These are the key concepts you need to understand to accurately answer the question.

Arccosine Function
The arccosine function, often denoted as \( \arccos \), is the inverse function of the cosine function. This means that it gives the angle whose cosine is a given number. For instance, if \( \cos(\theta) = x \), then \( \arccos(x) = \theta \). This function is essential in trigonometry for finding angles from cosine values.

### Properties of the Arccosine Function
  • **Range:** The arccosine function returns values primarily between \(0\) and \(\pi\) radians (or \(0\)° and \(180\)°).
  • **Domain:** Its domain is restricted to \([-1, 1]\) since cosine values range between these numbers.
  • **Periodic Nature:** Unlike the cosine function, the arccosine function is not periodic and does not repeat its values.

When working with equations involving the arccosine function, like \( \arccos \frac{x-2}{2} \), it's vital to remember its domain and range constraints. This ensures the solutions we derive are valid within the set parameters.
Arctangent Function
The arctangent function, which can be represented as \( \arctan \), is the inverse of the tangent function. It is used to find the angle whose tangent is a given value, such that if \( \tan(\theta) = y \), then \( \arctan(y) = \theta \). Understanding this function helps in solving trigonometric equations that involve the tangent function.

### Properties of the Arctangent Function
  • **Range:** The values of arctangent lie within \(-\frac{\pi}{2}\) to \(\frac{\pi}{2}\) radians (or \(-90\)° to \(90\)°).
  • **Domain:** It is defined for all real numbers because tangent can take on any value.
  • **Continuous and Smooth:** This function is continuous and has no breaks in its range or domain.
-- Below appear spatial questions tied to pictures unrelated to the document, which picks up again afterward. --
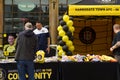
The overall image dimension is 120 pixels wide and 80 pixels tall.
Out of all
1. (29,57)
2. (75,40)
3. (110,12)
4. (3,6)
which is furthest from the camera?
(3,6)

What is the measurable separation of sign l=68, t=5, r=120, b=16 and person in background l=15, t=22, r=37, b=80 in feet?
12.6

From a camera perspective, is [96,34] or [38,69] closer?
[38,69]

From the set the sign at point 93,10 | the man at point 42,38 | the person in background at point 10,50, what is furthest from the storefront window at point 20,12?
the person in background at point 10,50

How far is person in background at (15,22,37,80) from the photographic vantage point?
11672 mm

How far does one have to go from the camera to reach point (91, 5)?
51.0 ft

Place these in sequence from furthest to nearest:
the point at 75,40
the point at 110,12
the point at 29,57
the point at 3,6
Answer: the point at 3,6, the point at 75,40, the point at 110,12, the point at 29,57

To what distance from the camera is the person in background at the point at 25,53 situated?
11.7m

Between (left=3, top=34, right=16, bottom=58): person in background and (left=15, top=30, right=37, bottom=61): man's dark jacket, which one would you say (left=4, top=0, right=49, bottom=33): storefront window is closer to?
(left=3, top=34, right=16, bottom=58): person in background

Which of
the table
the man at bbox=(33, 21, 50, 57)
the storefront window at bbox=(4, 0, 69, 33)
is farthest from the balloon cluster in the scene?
the storefront window at bbox=(4, 0, 69, 33)

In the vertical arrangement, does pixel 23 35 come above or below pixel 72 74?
above

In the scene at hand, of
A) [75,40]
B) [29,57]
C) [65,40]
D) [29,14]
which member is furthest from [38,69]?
[29,14]

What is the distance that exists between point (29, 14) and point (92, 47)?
3.56 m

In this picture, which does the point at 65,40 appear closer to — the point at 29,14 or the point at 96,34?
the point at 96,34

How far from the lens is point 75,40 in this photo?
18.7 meters
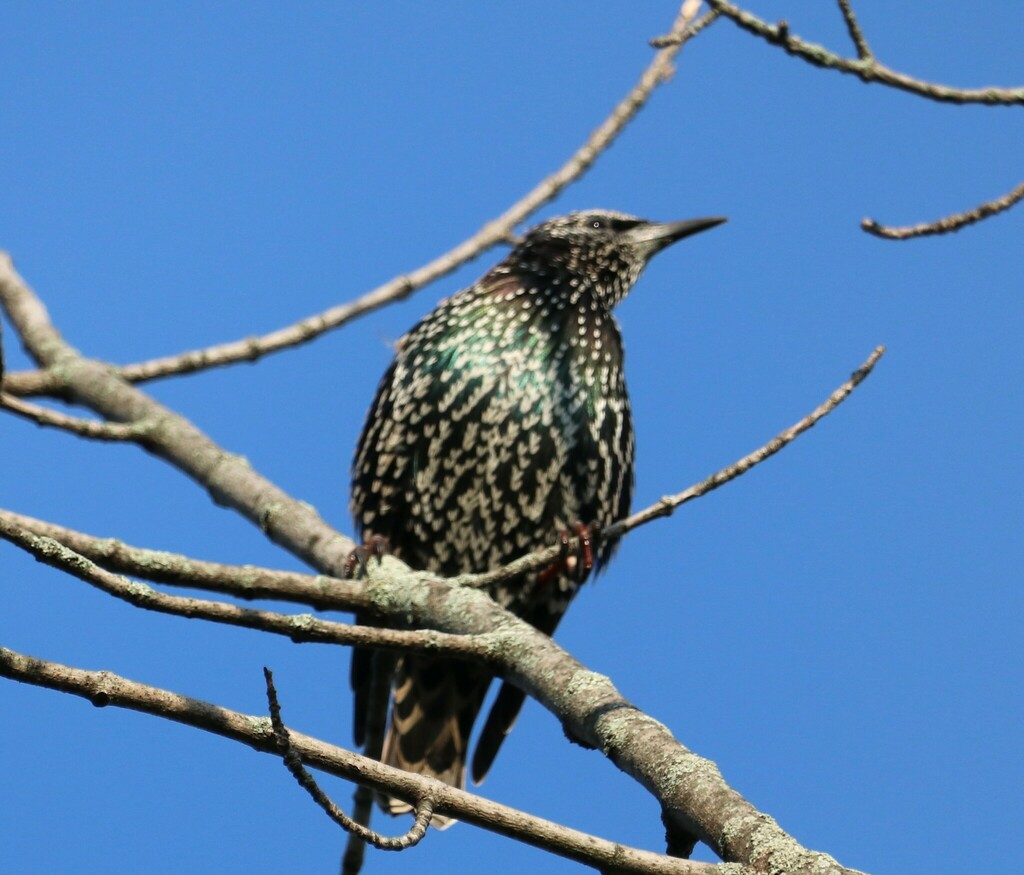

The arctangent function comes into play when completing equations such as \( \arctan(\square) \) by providing a link between quadratic forms and angular solutions. This aids in redefining trigonometric identities in inverse computations.
Trigonometric Identities
Trigonometric identities are equations that are true for all values within the domain of the involved trigonometric functions. They play a critical role in simplifying complex trigonometric expressions and solving equations.

### Important Trigonometric Identities
  • **Pythagorean Identity:** One of the fundamental identities is \( \sin^2(\theta) + \cos^2(\theta) = 1 \). This is often used to derive other identities.
  • **Multiple Angle Identities:** Such as \( \cos(2\theta) = \cos^2(\theta) - \sin^2(\theta) \).
  • **Inverse Identities:** For example, combining relationships like \( \tan(\arccos(x)) = \sqrt{\frac{1-x^2}{x^2}} \) helps in solving arcs and angles-related problems.

Understanding these identities is crucial when you encounter expressions that seem complicated at first glance. By applying identities, you can simplify expressions into forms that are easier to manage, such as reducing \( \sqrt{ \frac{1 - \,x^2}{x^2} } \) into more straightforward terms.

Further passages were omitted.